I lived in French Quarter for almost a year. $450.00 for a dilapidated one bedroom apt. I had no TV because it seemed ridiculous to watch TV when just out my window was a ticking clockwork of ravenous human drama. Don’t need no stink’n network stories when Storyville is around the corner.
Ahh Storyville, where the gutter met the glitz. To me that is what makes New Orleans unique, it’s a witches brew in the bayou, of high and low brow. You can taste the concoction when they blow those low-down blues through shiny high-and-mighty French horns. And Second-line drums lay the beat for unspeakable acts above on Spanish wrought-iron balconies. Alas, not nearly enough of those acts happened in my humble abode, but just to backup my theme here, my place was only a block away from the mansion that Nicholas Cage lives in today. The Vieux carre is a commune of the high-life. In this town, even the prostitutes eat exquisitely. When people meet you, they don’t ask what you do for work, they inquire as to your tastes. Culture pervades.
“There were all kinds of thrills for me in Storyville. On every corner I could hear music. And such a good music! The music I wanted to hear! It was worth my salary – the little I did get – just to go into Storyville. It seemed as though all the bands were shooting at each other with those hot riffs. And that man Joe Oliver! My, my, that man kept me spellbound with that horn of his…Storyville!”
-Louis Armstrong “SATCHMO My life in New Orleans”
Even more than Congo Square, the story of Storyville is the story of New Orleans. People confronted with Faustian deals on every corner. A den of sin and pleasure, and each soul playing out individual dramas of indulgence and will. Heaven and hell may be different places but it turns out the soundtrack is the same.
The locals say that New Orleans is the most northern Caribbean Island because it is surrounded by water on three sides. New Orleans is not part of Louisiana, (although Louisiana and it’s Cajun influence is part of the New Orleans). It has it’s own etiquette, and it has it’s own heroes.

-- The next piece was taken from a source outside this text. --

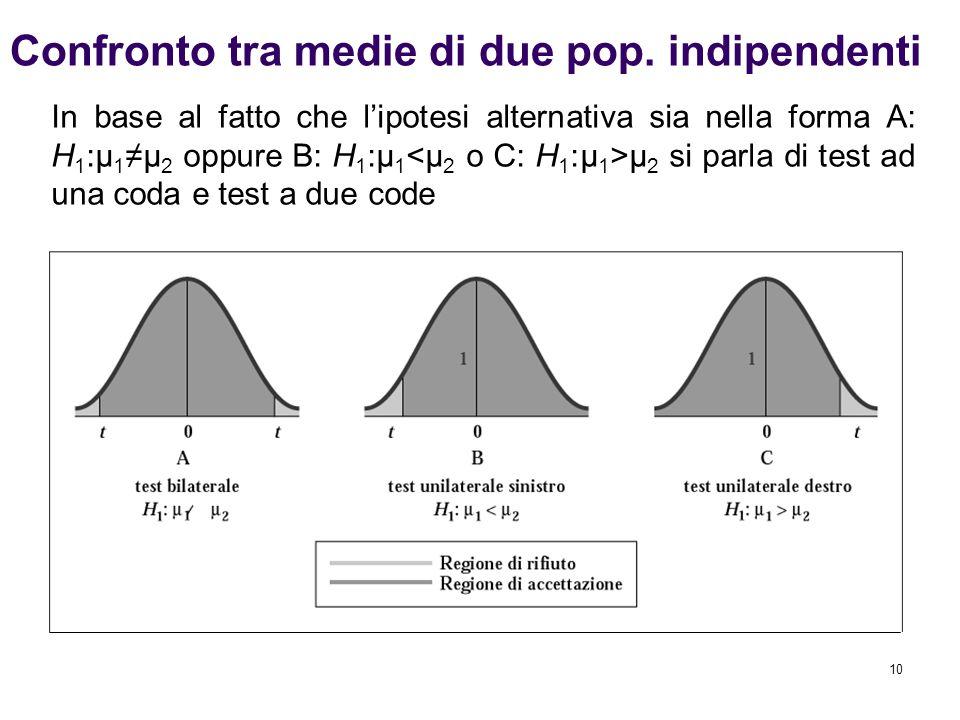 10 Confronto tra medie di due pop. indipendenti In base al fatto che l'ipotesi alternativa sia nella forma A: H 1 :μ 1 ≠μ 2 oppure B: H 1 :μ 1 μ 2 si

The aforementioned King Oliver, but also Buddy Bolden, Buck Johnson, Professor Longhair, Jelly Roll Morton, and (still kicking ass today) Kermit Ruffins.
Thank you for this program and the incite into the Diaspora. We could talk about this for weeks. I had the pleasure of visiting Brazil during Carnival and I will always remember those drums – the beat of which echoes of eons. It’s as if the African Rhythm is a bush and each one of these locations of the Diaspora (Brazil, Cuba, Jamaica, New Orleans, ext) have carved out their own image in that bush.
In New Orleans they are still carving, and I can’t wait to go down there and dance to the new beat.